=== RECORDS ===
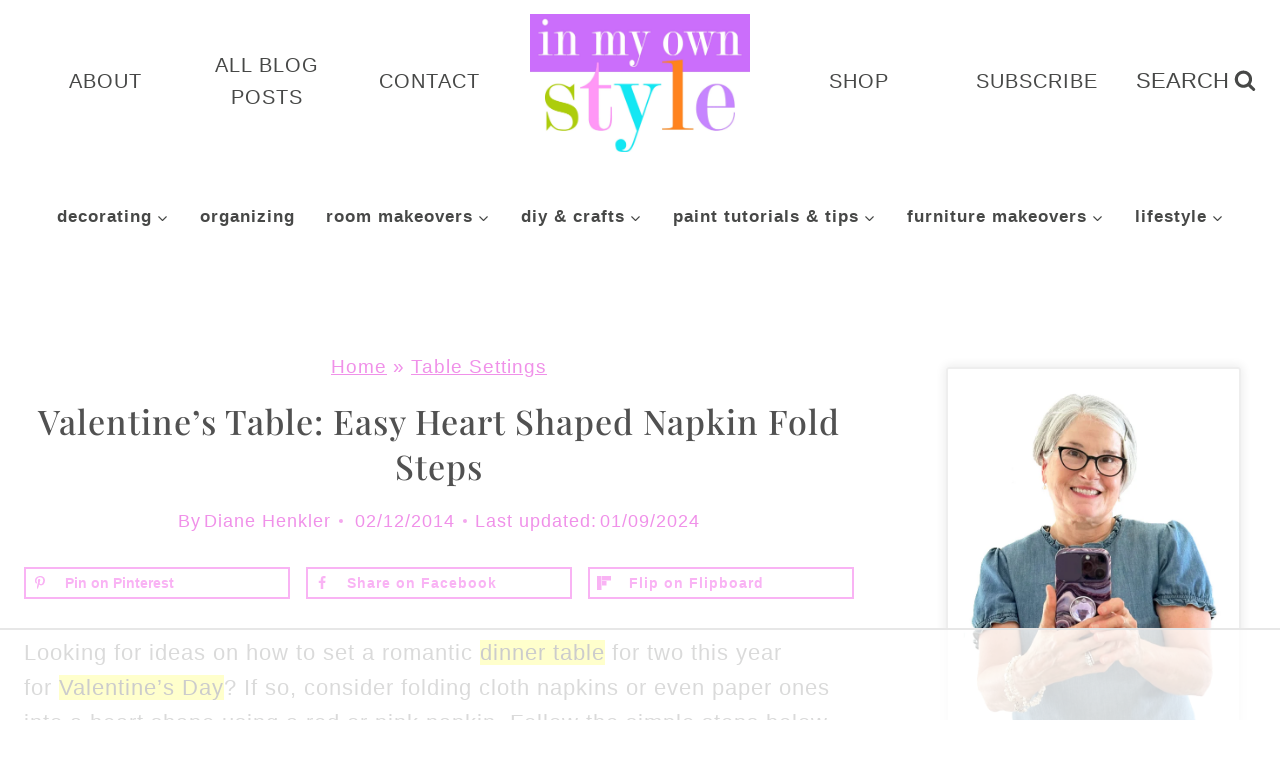

--- FILE ---
content_type: text/html
request_url: https://api.intentiq.com/profiles_engine/ProfilesEngineServlet?at=39&mi=10&dpi=936734067&pt=17&dpn=1&iiqidtype=2&iiqpcid=5c619568-e11e-48b1-8fed-33ccd0ae5e79&iiqpciddate=1768704517209&pcid=67811c77-97d3-466d-adfd-b7c236db8523&idtype=3&gdpr=0&japs=false&jaesc=0&jafc=0&jaensc=0&jsver=0.33&testGroup=A&source=pbjs&ABTestingConfigurationSource=group&abtg=A&vrref=https%3A%2F%2Finmyownstyle.com
body_size: 54
content:
{"abPercentage":97,"adt":1,"ct":2,"isOptedOut":false,"data":{"eids":[]},"dbsaved":"false","ls":true,"cttl":86400000,"abTestUuid":"g_8d06f7eb-3094-4414-af39-44f3e0675854","tc":9,"sid":81927937}

--- FILE ---
content_type: text/html; charset=utf-8
request_url: https://www.google.com/recaptcha/api2/aframe
body_size: 266
content:
<!DOCTYPE HTML><html><head><meta http-equiv="content-type" content="text/html; charset=UTF-8"></head><body><script nonce="4hR-ooOIMejcIqmgfkh2mA">/** Anti-fraud and anti-abuse applications only. See google.com/recaptcha */ try{var clients={'sodar':'https://pagead2.googlesyndication.com/pagead/sodar?'};window.addEventListener("message",function(a){try{if(a.source===window.parent){var b=JSON.parse(a.data);var c=clients[b['id']];if(c){var d=document.createElement('img');d.src=c+b['params']+'&rc='+(localStorage.getItem("rc::a")?sessionStorage.getItem("rc::b"):"");window.document.body.appendChild(d);sessionStorage.setItem("rc::e",parseInt(sessionStorage.getItem("rc::e")||0)+1);localStorage.setItem("rc::h",'1768704534695');}}}catch(b){}});window.parent.postMessage("_grecaptcha_ready", "*");}catch(b){}</script></body></html>

--- FILE ---
content_type: text/plain
request_url: https://rtb.openx.net/openrtbb/prebidjs
body_size: -83
content:
{"id":"ec8e0688-c40c-4612-8441-aff2c816e2ec","nbr":0}

--- FILE ---
content_type: text/plain
request_url: https://rtb.openx.net/openrtbb/prebidjs
body_size: -221
content:
{"id":"b25b9024-c0be-470e-a0c0-3e059c98dac5","nbr":0}

--- FILE ---
content_type: text/plain; charset=UTF-8
request_url: https://at.teads.tv/fpc?analytics_tag_id=PUB_17002&tfpvi=&gdpr_consent=&gdpr_status=22&gdpr_reason=220&ccpa_consent=&sv=prebid-v1
body_size: 56
content:
MDMyNzVmZmQtZTI2My00NTY3LTgzZGItMTFiNTU4ODZlOWM0IzctMg==

--- FILE ---
content_type: text/plain
request_url: https://rtb.openx.net/openrtbb/prebidjs
body_size: -221
content:
{"id":"1bc5083b-6f28-4fe6-ae90-32a0f7817c95","nbr":0}

--- FILE ---
content_type: text/plain
request_url: https://rtb.openx.net/openrtbb/prebidjs
body_size: -221
content:
{"id":"90b76f52-42a1-41f5-b290-fdb5b5b1057e","nbr":0}

--- FILE ---
content_type: text/plain
request_url: https://rtb.openx.net/openrtbb/prebidjs
body_size: -221
content:
{"id":"b760a070-457b-4bf4-a549-387f1cf68b83","nbr":0}

--- FILE ---
content_type: text/plain
request_url: https://rtb.openx.net/openrtbb/prebidjs
body_size: -221
content:
{"id":"f82260e0-c089-45fb-a093-640dea882f2a","nbr":0}

--- FILE ---
content_type: text/plain
request_url: https://rtb.openx.net/openrtbb/prebidjs
body_size: -221
content:
{"id":"85718be5-589c-4f1d-8eb4-2b36a7f17b3b","nbr":0}

--- FILE ---
content_type: text/plain
request_url: https://rtb.openx.net/openrtbb/prebidjs
body_size: -221
content:
{"id":"c1dadaca-3f82-4661-b621-4935405040c0","nbr":0}

--- FILE ---
content_type: text/plain
request_url: https://rtb.openx.net/openrtbb/prebidjs
body_size: -221
content:
{"id":"1193b9ae-bc4b-4dd7-b718-5e84cc290e2d","nbr":0}

--- FILE ---
content_type: text/plain
request_url: https://rtb.openx.net/openrtbb/prebidjs
body_size: -221
content:
{"id":"e7d049c1-0e45-4294-80f5-d0194e246a82","nbr":0}

--- FILE ---
content_type: text/plain
request_url: https://rtb.openx.net/openrtbb/prebidjs
body_size: -221
content:
{"id":"05e75944-8f23-4585-9edb-fdcba2179535","nbr":0}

=== TASK STATEMENT ===
Read the entries and select each line where the word "false" is found.

=== REPLY ===
request_url: https://api.intentiq.com/profiles_engine/ProfilesEngineServlet?at=39&mi=10&dpi=936734067&pt=17&dpn=1&iiqidtype=2&iiqpcid=5c619568-e11e-48b1-8fed-33ccd0ae5e79&iiqpciddate=1768704517209&pcid=67811c77-97d3-466d-adfd-b7c236db8523&idtype=3&gdpr=0&japs=false&jaesc=0&jafc=0&jaensc=0&jsver=0.33&testGroup=A&source=pbjs&ABTestingConfigurationSource=group&abtg=A&vrref=https%3A%2F%2Finmyownstyle.com
{"abPercentage":97,"adt":1,"ct":2,"isOptedOut":false,"data":{"eids":[]},"dbsaved":"false","ls":true,"cttl":86400000,"abTestUuid":"g_8d06f7eb-3094-4414-af39-44f3e0675854","tc":9,"sid":81927937}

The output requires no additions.